Edwards is bucking an important demographic trend. The percentage of Americans owning stock increased from 19 percent to 52 percent from 1983 to 2001. When Edwards criticizes those hoping their savings and investments will produce “passive income,” he is lashing out at most of America. His vision of Wall Street as the province of barons in top hats belongs in the 1930s.

He doesn’t seem to understand that wealth, when it is saved and invested, is working. Does he really want Bill Gates to stop investing in Microsoft, which has created countless jobs and made countless investors rich? Or the next Bill Gates not to be able to raise the capital to give his venture a go, because that capital is likely to come from–gasp–the rich?

Bush can adopt an agenda for an “ownership society” that confronts this Kerry/Edwards angle of attack. Its most important element would be private Social Security accounts, allowing people to save and invest for their own retirement.

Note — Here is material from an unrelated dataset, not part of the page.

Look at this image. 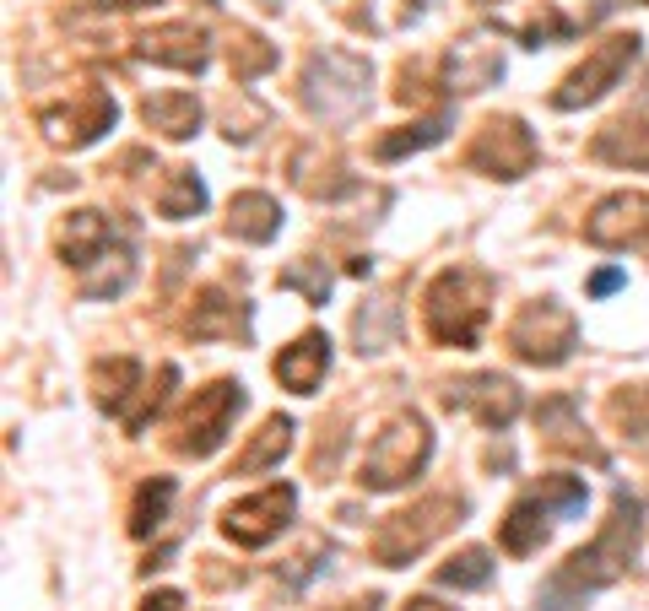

Liberalized IRAs could also increase the number of savers and the amount they save, while private health and education accounts would allow people to save for their own health and educational needs. And Bush could steal a worthy Edwards proposal–tax credits to help poor people save.

The themes of all policies are ownership (you own your own wealth, which no one can take away), choice (you decide what to do with your money) and opportunity (you get a chance to enjoy the wonder of compound interest and, through stocks, to own a piece of the American economy–a chance, in short, to get rich). These themes are as winning and all-American as a John Edwards grin.

The election competition, then, would become roughly between punishing the rich and making more people rich. It’s the latter goal that accords with traditional American striving. The problem with Edwards is that he is youthful, but dated in his views. He evokes aspiration, but is unsympathetic to one of the main means of promoting it. Through embracing him and his message, Kerry gets stylistic optimism at the price of substantive gloom. Wealth vs. work? Bring it on.

Rich Lowry is author of Legacy: Paying the Price for the Clinton Years.